## Task brief
Extract each line of the records below that contains the word "object".

Rows taken from a spatial reasoning dataset

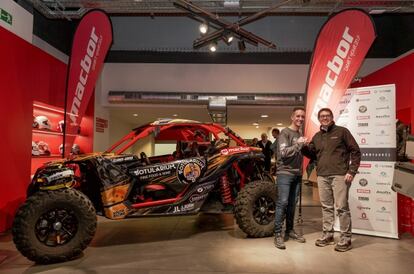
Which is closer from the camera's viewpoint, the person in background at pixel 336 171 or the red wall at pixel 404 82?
the person in background at pixel 336 171

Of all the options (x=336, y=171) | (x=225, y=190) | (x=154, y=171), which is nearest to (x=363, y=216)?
(x=336, y=171)

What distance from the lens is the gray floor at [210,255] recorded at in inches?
127

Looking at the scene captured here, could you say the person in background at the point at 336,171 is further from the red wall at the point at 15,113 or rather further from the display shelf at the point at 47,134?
the red wall at the point at 15,113

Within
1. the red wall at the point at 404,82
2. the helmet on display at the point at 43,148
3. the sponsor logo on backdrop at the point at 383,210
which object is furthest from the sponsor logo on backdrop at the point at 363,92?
the helmet on display at the point at 43,148

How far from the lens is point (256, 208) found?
4.37m

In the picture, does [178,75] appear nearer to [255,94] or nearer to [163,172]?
[255,94]

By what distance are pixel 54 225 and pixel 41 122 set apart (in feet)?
10.2

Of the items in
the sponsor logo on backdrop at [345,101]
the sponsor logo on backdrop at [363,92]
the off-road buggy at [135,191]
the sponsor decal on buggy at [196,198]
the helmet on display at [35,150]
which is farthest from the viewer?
the helmet on display at [35,150]

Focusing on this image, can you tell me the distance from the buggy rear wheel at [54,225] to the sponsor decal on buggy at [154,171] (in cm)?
69

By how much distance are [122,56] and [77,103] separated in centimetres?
412

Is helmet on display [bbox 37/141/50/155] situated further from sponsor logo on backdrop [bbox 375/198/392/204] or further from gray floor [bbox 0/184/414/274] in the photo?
sponsor logo on backdrop [bbox 375/198/392/204]

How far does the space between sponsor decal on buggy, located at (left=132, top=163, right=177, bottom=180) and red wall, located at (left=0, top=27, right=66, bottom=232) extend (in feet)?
6.52

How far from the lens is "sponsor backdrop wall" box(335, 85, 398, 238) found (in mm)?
4352

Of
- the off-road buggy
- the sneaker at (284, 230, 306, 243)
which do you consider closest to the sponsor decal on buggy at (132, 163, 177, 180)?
the off-road buggy
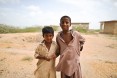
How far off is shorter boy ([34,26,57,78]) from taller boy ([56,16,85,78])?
15cm

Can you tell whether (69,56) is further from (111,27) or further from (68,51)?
(111,27)

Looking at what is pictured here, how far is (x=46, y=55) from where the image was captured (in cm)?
333

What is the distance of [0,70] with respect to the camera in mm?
6480

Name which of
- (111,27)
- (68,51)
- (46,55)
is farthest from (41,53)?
(111,27)

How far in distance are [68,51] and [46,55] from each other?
15.8 inches

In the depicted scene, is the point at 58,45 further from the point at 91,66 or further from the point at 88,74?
the point at 91,66

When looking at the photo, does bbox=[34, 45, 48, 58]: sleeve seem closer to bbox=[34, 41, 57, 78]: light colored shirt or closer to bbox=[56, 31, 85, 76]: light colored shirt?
bbox=[34, 41, 57, 78]: light colored shirt

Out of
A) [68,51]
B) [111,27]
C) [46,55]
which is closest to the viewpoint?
[68,51]

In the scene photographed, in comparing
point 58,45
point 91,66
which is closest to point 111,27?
point 91,66

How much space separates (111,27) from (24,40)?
16.9m

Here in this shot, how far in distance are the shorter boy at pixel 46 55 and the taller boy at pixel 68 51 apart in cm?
15

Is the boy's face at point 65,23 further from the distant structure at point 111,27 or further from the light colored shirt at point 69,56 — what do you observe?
the distant structure at point 111,27

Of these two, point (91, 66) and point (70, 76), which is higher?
point (70, 76)

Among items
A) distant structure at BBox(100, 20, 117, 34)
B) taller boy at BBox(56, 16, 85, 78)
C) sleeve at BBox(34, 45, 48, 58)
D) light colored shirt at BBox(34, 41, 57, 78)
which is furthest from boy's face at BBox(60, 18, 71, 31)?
distant structure at BBox(100, 20, 117, 34)
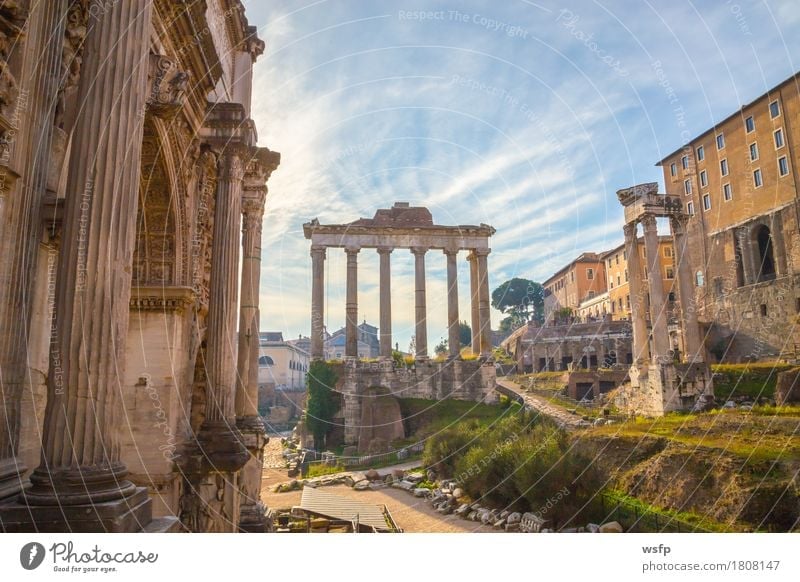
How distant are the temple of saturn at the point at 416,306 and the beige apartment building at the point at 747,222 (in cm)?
1684

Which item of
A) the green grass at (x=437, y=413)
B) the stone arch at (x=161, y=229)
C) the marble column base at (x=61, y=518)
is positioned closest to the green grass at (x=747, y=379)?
the green grass at (x=437, y=413)

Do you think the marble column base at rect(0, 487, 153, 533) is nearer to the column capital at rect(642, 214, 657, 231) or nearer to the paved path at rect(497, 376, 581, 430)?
the paved path at rect(497, 376, 581, 430)

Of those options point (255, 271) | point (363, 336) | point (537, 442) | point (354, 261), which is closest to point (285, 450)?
point (354, 261)

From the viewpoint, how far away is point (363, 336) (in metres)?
89.7

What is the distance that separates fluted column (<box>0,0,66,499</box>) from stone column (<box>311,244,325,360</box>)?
3291cm

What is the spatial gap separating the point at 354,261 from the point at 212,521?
99.5 ft

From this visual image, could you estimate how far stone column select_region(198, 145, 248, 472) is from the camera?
9.42 metres

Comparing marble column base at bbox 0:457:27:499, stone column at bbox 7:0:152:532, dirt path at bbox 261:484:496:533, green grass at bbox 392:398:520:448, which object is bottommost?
dirt path at bbox 261:484:496:533

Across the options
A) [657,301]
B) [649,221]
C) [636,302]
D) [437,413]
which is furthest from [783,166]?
[437,413]

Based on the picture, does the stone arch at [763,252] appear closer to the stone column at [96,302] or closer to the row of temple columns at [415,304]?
the row of temple columns at [415,304]

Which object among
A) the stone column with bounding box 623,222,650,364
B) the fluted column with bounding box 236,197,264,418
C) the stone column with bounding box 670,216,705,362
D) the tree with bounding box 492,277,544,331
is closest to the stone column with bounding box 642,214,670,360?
the stone column with bounding box 623,222,650,364

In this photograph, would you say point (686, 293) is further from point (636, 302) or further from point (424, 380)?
point (424, 380)

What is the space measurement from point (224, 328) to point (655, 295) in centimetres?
2739
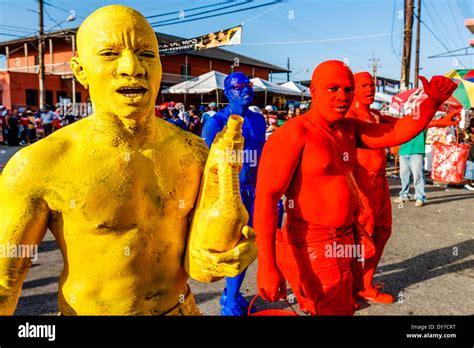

## Written response
which object is furthest from the sponsor logo on backdrop at the point at 363,92?
Comparing marble column base at bbox 0:457:27:499, stone column at bbox 7:0:152:532, dirt path at bbox 261:484:496:533, green grass at bbox 392:398:520:448, which object is bottommost?
Which object among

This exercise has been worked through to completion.